RECORDS FOR THE TASK:
>>>>>

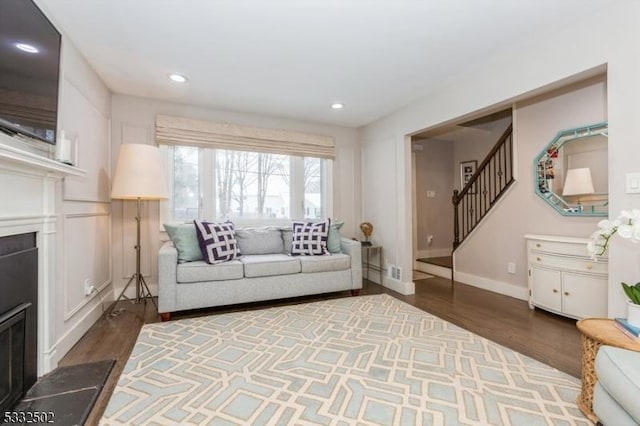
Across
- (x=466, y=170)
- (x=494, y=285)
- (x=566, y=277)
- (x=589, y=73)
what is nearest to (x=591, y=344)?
(x=566, y=277)

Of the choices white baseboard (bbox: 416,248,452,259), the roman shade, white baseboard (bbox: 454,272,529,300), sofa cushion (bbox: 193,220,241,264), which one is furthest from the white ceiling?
white baseboard (bbox: 416,248,452,259)

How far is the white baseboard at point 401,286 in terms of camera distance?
3.59 meters

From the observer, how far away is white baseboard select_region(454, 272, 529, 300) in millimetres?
3353

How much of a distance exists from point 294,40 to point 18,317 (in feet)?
7.72

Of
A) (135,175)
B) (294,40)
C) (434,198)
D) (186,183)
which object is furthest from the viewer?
(434,198)

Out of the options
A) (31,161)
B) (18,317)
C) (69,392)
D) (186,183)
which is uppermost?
(186,183)

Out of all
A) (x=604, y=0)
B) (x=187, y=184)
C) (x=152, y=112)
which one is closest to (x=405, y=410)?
(x=604, y=0)

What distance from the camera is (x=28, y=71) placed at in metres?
1.55

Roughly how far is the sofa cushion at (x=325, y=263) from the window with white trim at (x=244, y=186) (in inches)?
37.4

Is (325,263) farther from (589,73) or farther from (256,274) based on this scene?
(589,73)

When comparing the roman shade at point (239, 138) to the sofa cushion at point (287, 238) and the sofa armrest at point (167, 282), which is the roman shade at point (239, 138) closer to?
the sofa cushion at point (287, 238)

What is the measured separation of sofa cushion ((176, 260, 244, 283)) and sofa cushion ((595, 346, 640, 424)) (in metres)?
2.59

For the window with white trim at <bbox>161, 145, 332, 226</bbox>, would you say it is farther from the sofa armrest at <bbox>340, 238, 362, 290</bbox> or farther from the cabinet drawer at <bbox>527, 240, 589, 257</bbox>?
the cabinet drawer at <bbox>527, 240, 589, 257</bbox>

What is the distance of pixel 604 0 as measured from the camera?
5.93 ft
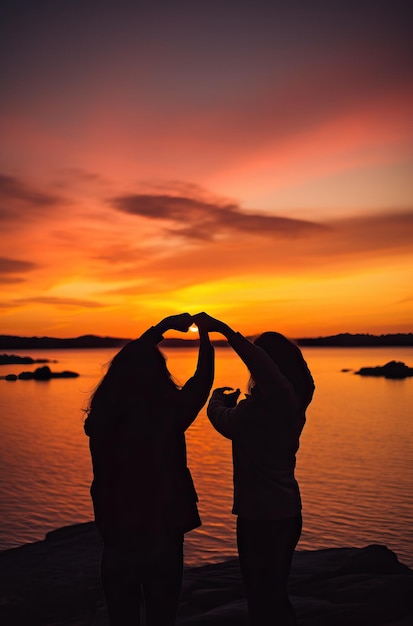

<<<<<

PROBLEM DETAILS: Reproduce the material above verbatim, from beginning to end, and omit the pictures.

ANSWER BELOW:
Across
- (x=466, y=170)
- (x=494, y=285)
- (x=566, y=277)
- (x=589, y=73)
what is nearest to (x=591, y=344)?
(x=566, y=277)

Of the choices white baseboard (bbox: 416,248,452,259), the roman shade, white baseboard (bbox: 454,272,529,300), sofa cushion (bbox: 193,220,241,264), which one is furthest from the white ceiling?
white baseboard (bbox: 416,248,452,259)

How far is the white baseboard at point 401,286 in terms of camera distance?
3.59 meters

From the observer, how far away is white baseboard select_region(454, 272, 529, 300) in millimetres?
3353

How much of a distance exists from point 294,40 to point 18,317 (in feet)?
7.72

Of
A) (135,175)
B) (294,40)
C) (434,198)
D) (186,183)
which object is furthest from the viewer?
(434,198)

Out of the options
A) (31,161)
B) (18,317)
C) (69,392)
D) (186,183)
which is uppermost?
(186,183)

Out of all
A) (x=604, y=0)
B) (x=187, y=184)
C) (x=152, y=112)
which one is closest to (x=405, y=410)?
(x=604, y=0)

What distance from the camera is (x=28, y=71) placed at in metres?
1.55

Roughly how far is the sofa cushion at (x=325, y=263) from the window with white trim at (x=244, y=186) (in inches)?
37.4

Is (325,263) farther from (589,73) or farther from (256,274) based on this scene?
(589,73)

When comparing the roman shade at point (239, 138) to the sofa cushion at point (287, 238) and the sofa armrest at point (167, 282), which is the roman shade at point (239, 138) closer to?
the sofa cushion at point (287, 238)

What is the measured separation of sofa cushion ((176, 260, 244, 283)) and sofa cushion ((595, 346, 640, 424)) (in metres)?
2.59

For the window with white trim at <bbox>161, 145, 332, 226</bbox>, would you say it is farther from the sofa armrest at <bbox>340, 238, 362, 290</bbox> or farther from the cabinet drawer at <bbox>527, 240, 589, 257</bbox>?
the cabinet drawer at <bbox>527, 240, 589, 257</bbox>

What is the distance of pixel 604 0 as measured from the camera?
5.93 ft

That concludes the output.